FCoE provides a way. The enabling underlying technology is Data Center Bridging, or DCB. The Fibre Channel networking standard provided a reliable physical transport for the encapsulation of SCSI for SAN storage deployments. DCB brings a set of features to Ethernet that finally allows for the physical fabric convergence that has been elusive to date. Two standards bodies were required to drive towards an FCoE solution. The IEEE driving the Ethernet standard, and T11 driving the requirements around the support needed for storage.
In October 2007, NetApp and several partners demonstrated a prototype FCoE solution pointing the way to the product announcements and solutions available today. Much of the direction in FCoE is tied towards the march of Ethernet to 10 Gb/s and beyond.

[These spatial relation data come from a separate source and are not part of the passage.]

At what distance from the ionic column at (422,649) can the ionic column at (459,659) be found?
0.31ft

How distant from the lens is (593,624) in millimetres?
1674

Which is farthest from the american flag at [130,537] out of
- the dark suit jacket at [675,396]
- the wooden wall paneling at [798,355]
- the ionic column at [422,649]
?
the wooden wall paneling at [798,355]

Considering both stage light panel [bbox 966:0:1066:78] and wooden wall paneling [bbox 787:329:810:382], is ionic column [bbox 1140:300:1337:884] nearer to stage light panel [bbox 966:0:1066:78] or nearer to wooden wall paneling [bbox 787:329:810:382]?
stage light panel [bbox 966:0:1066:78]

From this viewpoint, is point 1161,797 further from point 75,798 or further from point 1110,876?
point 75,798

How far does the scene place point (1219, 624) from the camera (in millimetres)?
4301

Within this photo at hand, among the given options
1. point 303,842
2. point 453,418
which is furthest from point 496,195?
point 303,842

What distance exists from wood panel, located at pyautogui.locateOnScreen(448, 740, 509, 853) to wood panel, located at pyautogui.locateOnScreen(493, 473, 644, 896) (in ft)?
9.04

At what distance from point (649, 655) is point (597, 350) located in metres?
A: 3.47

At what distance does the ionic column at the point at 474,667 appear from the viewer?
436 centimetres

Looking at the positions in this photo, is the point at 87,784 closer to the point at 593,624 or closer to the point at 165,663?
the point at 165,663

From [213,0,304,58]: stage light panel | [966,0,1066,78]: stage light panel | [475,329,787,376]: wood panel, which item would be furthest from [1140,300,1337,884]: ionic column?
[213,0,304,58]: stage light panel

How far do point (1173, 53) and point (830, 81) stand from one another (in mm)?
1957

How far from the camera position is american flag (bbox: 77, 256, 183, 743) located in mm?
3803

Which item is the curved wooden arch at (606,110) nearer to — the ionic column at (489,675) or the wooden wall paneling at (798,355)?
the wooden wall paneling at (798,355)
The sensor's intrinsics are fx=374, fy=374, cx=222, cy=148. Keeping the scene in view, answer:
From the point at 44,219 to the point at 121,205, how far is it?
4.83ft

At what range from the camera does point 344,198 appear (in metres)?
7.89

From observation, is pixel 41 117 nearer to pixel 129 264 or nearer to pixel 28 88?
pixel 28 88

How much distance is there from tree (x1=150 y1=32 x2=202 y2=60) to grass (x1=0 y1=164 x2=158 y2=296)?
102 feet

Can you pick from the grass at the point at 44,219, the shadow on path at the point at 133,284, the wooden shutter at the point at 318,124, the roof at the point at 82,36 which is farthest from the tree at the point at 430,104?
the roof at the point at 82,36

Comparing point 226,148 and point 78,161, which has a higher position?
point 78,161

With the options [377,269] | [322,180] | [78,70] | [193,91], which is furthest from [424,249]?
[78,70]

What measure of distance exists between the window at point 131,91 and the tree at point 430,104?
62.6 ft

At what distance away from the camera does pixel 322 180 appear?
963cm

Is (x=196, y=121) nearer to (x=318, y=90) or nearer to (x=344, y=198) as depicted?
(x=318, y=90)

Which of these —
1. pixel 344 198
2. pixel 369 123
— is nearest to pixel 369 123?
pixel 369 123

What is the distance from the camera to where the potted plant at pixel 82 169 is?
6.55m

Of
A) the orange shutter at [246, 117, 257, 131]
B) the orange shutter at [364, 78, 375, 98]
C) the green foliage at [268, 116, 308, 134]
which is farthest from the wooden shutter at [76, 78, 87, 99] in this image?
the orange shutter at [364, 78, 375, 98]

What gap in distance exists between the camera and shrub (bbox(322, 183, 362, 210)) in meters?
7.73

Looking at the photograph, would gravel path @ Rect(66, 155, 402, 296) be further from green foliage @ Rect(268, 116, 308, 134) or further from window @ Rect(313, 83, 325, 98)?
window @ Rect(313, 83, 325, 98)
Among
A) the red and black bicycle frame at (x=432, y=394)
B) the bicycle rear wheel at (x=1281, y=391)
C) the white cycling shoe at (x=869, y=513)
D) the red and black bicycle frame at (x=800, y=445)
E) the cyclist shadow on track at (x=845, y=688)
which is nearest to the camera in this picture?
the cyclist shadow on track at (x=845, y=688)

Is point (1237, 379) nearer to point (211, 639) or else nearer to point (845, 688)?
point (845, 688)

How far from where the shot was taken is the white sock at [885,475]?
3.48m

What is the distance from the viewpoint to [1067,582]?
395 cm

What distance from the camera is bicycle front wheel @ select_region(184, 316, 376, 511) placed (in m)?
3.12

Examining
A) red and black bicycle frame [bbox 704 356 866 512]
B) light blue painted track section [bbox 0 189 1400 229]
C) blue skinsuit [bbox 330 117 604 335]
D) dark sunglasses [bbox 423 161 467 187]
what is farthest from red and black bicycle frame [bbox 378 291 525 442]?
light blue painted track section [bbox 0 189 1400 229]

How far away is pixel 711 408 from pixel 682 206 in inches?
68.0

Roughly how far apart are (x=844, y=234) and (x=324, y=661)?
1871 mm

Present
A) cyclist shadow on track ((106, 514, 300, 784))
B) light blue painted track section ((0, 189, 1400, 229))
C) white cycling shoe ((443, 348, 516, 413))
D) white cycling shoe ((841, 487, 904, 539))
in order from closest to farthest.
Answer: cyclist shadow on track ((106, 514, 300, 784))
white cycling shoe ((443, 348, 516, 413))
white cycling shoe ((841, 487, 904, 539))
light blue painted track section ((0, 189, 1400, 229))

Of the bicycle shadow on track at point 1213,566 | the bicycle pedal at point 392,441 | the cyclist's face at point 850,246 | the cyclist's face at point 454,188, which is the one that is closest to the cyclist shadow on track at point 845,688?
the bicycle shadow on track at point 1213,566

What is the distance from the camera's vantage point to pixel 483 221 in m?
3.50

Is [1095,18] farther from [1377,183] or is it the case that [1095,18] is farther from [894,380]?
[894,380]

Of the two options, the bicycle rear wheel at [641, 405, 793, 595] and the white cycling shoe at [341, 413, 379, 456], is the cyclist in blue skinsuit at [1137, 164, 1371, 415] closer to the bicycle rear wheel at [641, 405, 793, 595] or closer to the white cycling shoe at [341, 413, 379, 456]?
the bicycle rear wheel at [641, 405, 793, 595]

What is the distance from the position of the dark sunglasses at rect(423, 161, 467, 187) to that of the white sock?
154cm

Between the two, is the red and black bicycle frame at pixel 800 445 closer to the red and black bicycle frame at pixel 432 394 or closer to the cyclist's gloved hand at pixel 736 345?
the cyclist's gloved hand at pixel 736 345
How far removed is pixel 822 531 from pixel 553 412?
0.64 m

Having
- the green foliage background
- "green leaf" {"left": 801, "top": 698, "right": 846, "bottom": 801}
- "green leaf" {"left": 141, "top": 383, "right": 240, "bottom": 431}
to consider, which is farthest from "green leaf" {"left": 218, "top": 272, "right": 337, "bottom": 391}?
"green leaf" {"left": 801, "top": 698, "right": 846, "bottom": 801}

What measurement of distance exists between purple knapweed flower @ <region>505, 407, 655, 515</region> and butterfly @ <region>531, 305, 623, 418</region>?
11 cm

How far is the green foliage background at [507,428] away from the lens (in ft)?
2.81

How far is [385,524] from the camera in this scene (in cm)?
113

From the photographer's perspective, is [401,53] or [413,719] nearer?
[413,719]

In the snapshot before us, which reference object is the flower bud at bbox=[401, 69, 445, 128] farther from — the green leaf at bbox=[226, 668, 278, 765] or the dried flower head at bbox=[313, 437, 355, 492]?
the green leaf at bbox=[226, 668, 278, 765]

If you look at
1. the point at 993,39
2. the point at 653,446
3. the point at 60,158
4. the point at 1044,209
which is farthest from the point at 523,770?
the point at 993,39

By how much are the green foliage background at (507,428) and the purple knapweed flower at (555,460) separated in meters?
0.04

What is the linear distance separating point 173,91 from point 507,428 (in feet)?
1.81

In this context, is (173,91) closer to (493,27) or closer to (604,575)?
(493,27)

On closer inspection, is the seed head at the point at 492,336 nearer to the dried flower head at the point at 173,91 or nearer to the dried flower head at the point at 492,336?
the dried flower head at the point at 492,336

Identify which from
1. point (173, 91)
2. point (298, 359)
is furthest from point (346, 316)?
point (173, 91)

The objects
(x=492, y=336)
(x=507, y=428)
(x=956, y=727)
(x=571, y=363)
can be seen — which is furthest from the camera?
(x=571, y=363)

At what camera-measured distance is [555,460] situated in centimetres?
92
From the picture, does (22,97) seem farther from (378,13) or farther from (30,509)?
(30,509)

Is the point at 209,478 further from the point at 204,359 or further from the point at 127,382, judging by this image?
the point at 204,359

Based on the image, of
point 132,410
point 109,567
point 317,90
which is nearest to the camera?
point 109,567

What does this mean practically to you? As technology is refreshed and you are looking at storage architectures you are now able to look at a single networking infrastructure in your data center. From the storage architect's viewpoint, FCoE provides a storage solution that co-exists with traditional FC-SAN deployments and the simplest path forward toward a single wire standard in the data center. FCoE and FC-SAN can be managed in the same way. From a green perspective, FCoE makes sense. As Ethernet bandwidth continues to leap forward, a single infrastructure can halve the number of ports coming from a host, and reduce the power consumption. All with a physical network that is compatible with TCP/IP, iSCSI and NAS solutions. The convergence-ready aspect of our announcement is that the 10GbE adapter runs FCoE today in initial release, and we are demonstrating and qualifying the other storage protocols now. This makes a lot of sense from many perspectives.
Technology change takes time, standards bodies at their best step in and provide the framework for new products and solutions. Bob Metcalfe, the co-inventor of Ethernet, allegedly quipped once "I don't know what the networking of the future will look like, I only know they will call it Ethernet." (If any reader has any information on whether that quote is true, or where it was first attributed, let me know - because I cannot verify it). It is turning out that not only is that what it will be called, but that it will be Ethernet in actuality also.
I did have the opportunity to meet Metcalfe when he was inducted as a fellow of the Computer History Museum last October. I handed him a bottle of wine as a gift, and when he asked me why I replied "Because of you I have a job. I work at NetApp and we're a leader in networked storage. And Ethernet is the network."